Para manter tudo em seus eixos, o Partido desempenha um sistema autossuficiente concernente à guerra. Basicamente, as três potências estão guerreando desde sempre, entretanto nenhuma delas faz alguma investida determinante, visto que, por se basearem em doutrinas semelhantes (adjacentes ao socialismo), necessitam manter a população em ininterrupto desalento. Sobrecarregam-nos com trabalho sob a perspectiva de que "estão em perigo constante devido ao conflito", e, no entanto, utilizam-se dessa desculpa para regular vários aspectos dentro do regime. Nunca há recursos sobrando, conseguinte a massa não se desenvolve, preocupando-se apenas em sobreviver às condições de sempre estar em um meio termo entre morrer de fome e a má nutrição, o que é ótimo para o Partido, que almeja seguidores ignorantes, ou, se não forem seguidores (que é praticamente o caso dos proles), completos ignorantes. A guerra, contudo, não é um fingimento. As três nações de fato guerreiam, mas não se beneficiariam tanto ganhando, já que suas respectivas sistemáticas dependem do subdesenvolvimento popular, do ódio cego e irracional ao inimigo e do decorrente sentimento de nacionalismo incondicional.

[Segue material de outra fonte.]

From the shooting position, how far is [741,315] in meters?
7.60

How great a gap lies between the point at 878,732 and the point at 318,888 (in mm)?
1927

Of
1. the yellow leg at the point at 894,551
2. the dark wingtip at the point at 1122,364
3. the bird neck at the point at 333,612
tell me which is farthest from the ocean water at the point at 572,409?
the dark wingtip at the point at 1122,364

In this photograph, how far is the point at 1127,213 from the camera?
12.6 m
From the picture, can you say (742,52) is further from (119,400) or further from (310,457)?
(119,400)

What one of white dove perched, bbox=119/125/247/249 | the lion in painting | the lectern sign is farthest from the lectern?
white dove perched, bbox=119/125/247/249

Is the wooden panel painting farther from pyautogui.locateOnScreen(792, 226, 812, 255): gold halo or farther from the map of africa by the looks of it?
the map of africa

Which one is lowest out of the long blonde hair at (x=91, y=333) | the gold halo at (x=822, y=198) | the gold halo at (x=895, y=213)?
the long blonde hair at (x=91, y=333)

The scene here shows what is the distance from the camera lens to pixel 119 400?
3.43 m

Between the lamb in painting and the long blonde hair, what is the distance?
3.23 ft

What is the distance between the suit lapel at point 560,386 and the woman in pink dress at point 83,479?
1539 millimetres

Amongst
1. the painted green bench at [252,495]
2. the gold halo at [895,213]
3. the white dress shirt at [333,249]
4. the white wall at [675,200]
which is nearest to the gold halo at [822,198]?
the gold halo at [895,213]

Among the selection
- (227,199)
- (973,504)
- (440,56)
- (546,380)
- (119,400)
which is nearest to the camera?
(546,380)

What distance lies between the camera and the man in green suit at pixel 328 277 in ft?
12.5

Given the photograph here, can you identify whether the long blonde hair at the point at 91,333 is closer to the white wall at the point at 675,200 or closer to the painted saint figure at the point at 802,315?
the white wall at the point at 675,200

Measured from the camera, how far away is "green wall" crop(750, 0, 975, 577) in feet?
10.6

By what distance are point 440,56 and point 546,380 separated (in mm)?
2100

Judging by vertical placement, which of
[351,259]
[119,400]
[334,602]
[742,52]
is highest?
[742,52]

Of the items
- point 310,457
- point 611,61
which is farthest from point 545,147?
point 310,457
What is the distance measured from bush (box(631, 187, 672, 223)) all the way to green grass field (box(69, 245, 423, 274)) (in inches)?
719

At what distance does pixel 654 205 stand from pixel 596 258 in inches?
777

O Partido só chegou tão longe com tal metodologia porque se difere de outras ideologias totalitárias na maneira como enxerga o poder. Almeja poderio na sua mais pura forma; portanto, na manutenção dele, não faz distinção. Negros, judeus, indígenas, islâmicos ou qualquer outra etnia pode ocupar cargos altos, uma vez que o avaliado são as respeitantes habilidades do indivíduo e o amor ao Partido. Não há um sentimento de injustiça para unir os oprimidos, pois, a partir dessa perspectiva, são todos iguais (e, em suas devidas regiões, governados por iguais). Embasando-se nesse simples preceito, o Partido é livre para tomar atitudes realmente resolutivas na continuidade e aperfeiçoamento de sua existência e cada vez mais arbitrária autoridade. Citando rápida e superficialmente, outras estratégias do Partido a fim de controlar as massas consiste em reduzir o vocabulário ao elaborar termos que ao mesmo tempo apresentam os dois significados contrários de uma palavra (tal linguagem, chamada de “novilíngua” na minha versão do livro, está incessantemente erradicando o peso e significado dos vocábulos, ao passo que acostuma as pessoas a conviverem com pensamentos contraditórios sem sequer perceberem); manter a população tensa (já mencionei) e, no entanto, direcionar parte dessa inquietude aos opositores do Partido durante um evento sazonal chamado de "dois minutos de ódio", em que, por dois minutos, residentes são convocados para assistir a uma mensagem de um famoso antagonista do Partido à medida que expõe as lástimas condições na qual a população vive, mas que, todavia, decorre com todos gritando insultos à figura enquanto ela tenta "racionalizar" (de maneira um tanto revoltada) a situação; desconstruir o senso comum de "laços familiares" ao educar as crianças desde muito cedo a amar somente o Partido, identificando e denunciando traidores até mesmo na família; expurgar os desejos carnais o máximo possível, pregando uma moralidade que torna esse tipo de ato em algo indecoroso, embora um fardo necessário à reprodução da espécie; e, por último (mas na verdade ignorando vários outros aspectos e detalhes), controlando a realidade ao apagar os rastros do passado que não interessam ao Partido, além de mais ou menos erradicar a arte (principalmente literária) como um todo (sim, isso foi um resumo safado e preguiçoso de “duplipensar”).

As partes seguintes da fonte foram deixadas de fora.